## [Task item]
Carry the review of the "Shrinking Cities: Expanding Landscapes" conference below forward from its final sentence.

## [Text excerpt]
Shrinking Cities : Expanding Landscapes - Conference Review

November 21st, 2013
Shrinking Cities : Expanding Landscapes - Conference Review

 

ESALA organised and hosted a three-day interdisciplinary design conference from 14th-16th November seductively-titled 'Shrinking Cities: Expanding Landscapes'. The programme included three keynote lectures and four panel discussion cross-cutting a range of discourses, including landscape architecture, urban planning, geography, sociology and urban design. The overarching premise was to break down the silos between these disciplines and encourage dialogue and shared interests regards themes of depopulation and urban sprawl.

Dr. Karina Pallagst, author of the reader 'Shrinking Cities: International Perspectives and Policy Implications, opened the conference with a public keynote address, on the evening of the 14th, followed by a reception and exhibition of related artwork, alongside a second exhibition of Masters' work from current architecture students at ESALA.The conference began in earnest for delegates on the 15th, with a keynote presentation from Dr. Anna Jorgenson of The University of Sheffield, who spoke of the potential role of green infrastructure in shrinking cities, and the evolving role of landscape architecture throughout history.

The morning continued with the first panel discussion based on three separate talks from scholars from Greece, Italy and Edinburgh. Evangelina Athanassiou from The University of Thessanoliki recounted the city's grassroots' measures for its contested public spaces in the wake of the recent fiscal crisis. Paola Sabbion, a PhD candidate from The University of Genoa, gave a theoretical talk discussing the dialectics of the void and its role in the essence of landscape for her paper of the same title. Finally, Lisa Moffit, an academic at The University of Edinburgh presented ideas based on entropy as a means of expression of the spatial and temporal qualities of post-industrial landscapes.

## [Dataset content]
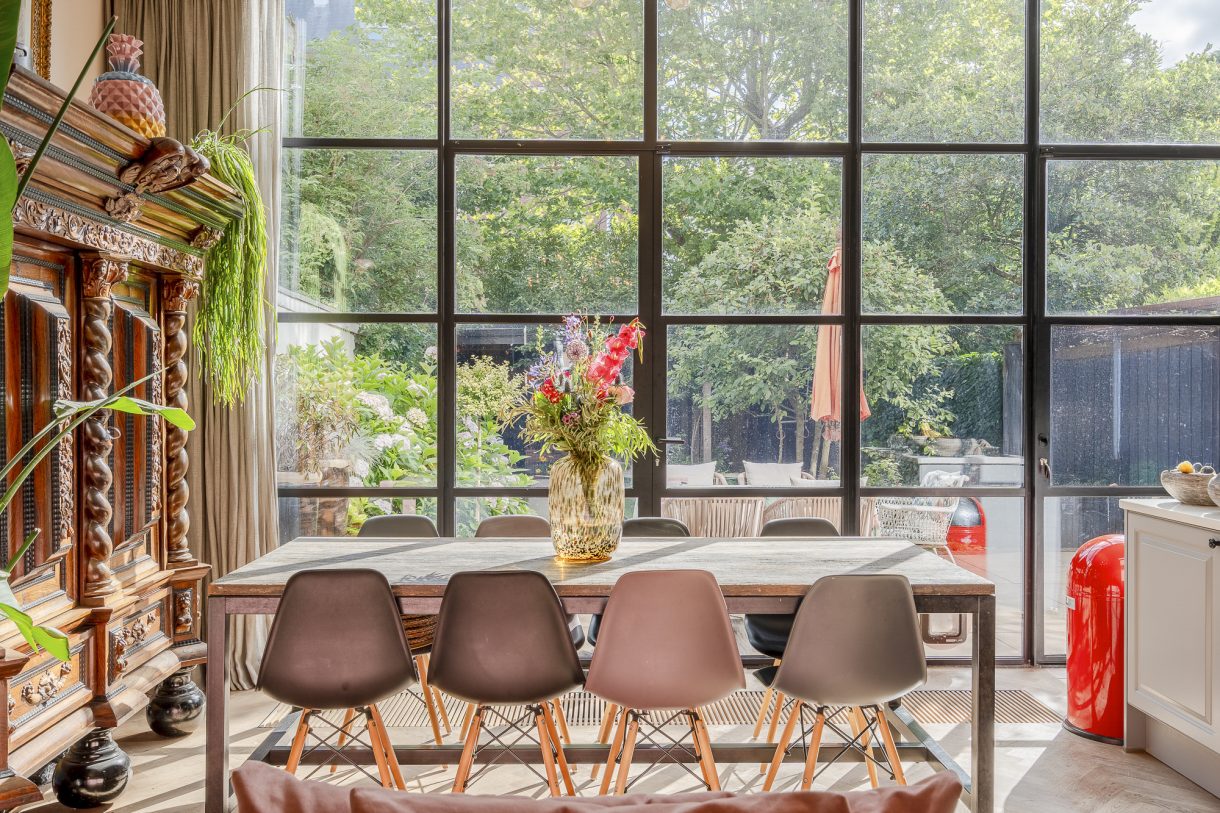 Te koop: Foto Woonhuis aan de Jan van Nassaustraat 11 in 's-Gravenhage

## [Response]
The afternoon featured two panel discussions, the first of which featured two engaging self-initiated research projects, plus an interesting presentation on a German response to excess urban space and housing stock. The first was from John Bingham-Hall of UCL who went to Detroit to set up an open-studio gallery, documenting the features of public space around the city, together with his project collaborator, photographer Lucinda Chau, to provide a counter-image to the current festishised images of wastelands popularised by urban explorers/photographers. The second project was by anthropologist Caterina Borelli who spent a year in Sarajevo documenting and studying citizen's attitudes and the current state of its Mountain, Mont Trebevic, which has been somewhat divorced from the city since its use in the Bosnian-Serb war of 1992-95 as a siege point. The closing panel discussion included a presentation from a spatial and policy planning perspective from Stefanie Roessler. East Germany has shrinking municipalities, and has invested in an urban restructuring state programme (Stadtumbau Ost), which managed the demolition of 300,000 flats to help stabilise the housing market. The flipside is the implication for greenspace development and the resultant increase in vacant sites.

The closing panel discussion of the day featured three excellent talks themed around the notion of urban vacancy from American academics. Galen Newman from Texas A&M University introduced the concept of urban shrapnel to describe the interstitial biproduct of creating urban spaces. In a clear and well-structured presentation, Newman elaborated on this concept discussing the spatial distribution of non-productive spaces; deindustrialisation; and typologies of underused unproductive space. Kees Lokman from Washington University in St. Louis, presented an essay entitled 'Vacancy as a Laboratory: Toward an Urban Land Ethic'. This focused on the potential of restoration ecology as a strategic framework to raise the economic, ecological and cultural value of vacant lots. Lastly in this series, Sandra Albro and Sean Burkholder presented a paper discussing stormwater management in communities with 'gap-tooth vacancy'. This problem is discussed in its context of cities in the Great Lakes region of the US, which can be funded from sources at a regional or federal level, with careful selection of location and scale of site-specific projects.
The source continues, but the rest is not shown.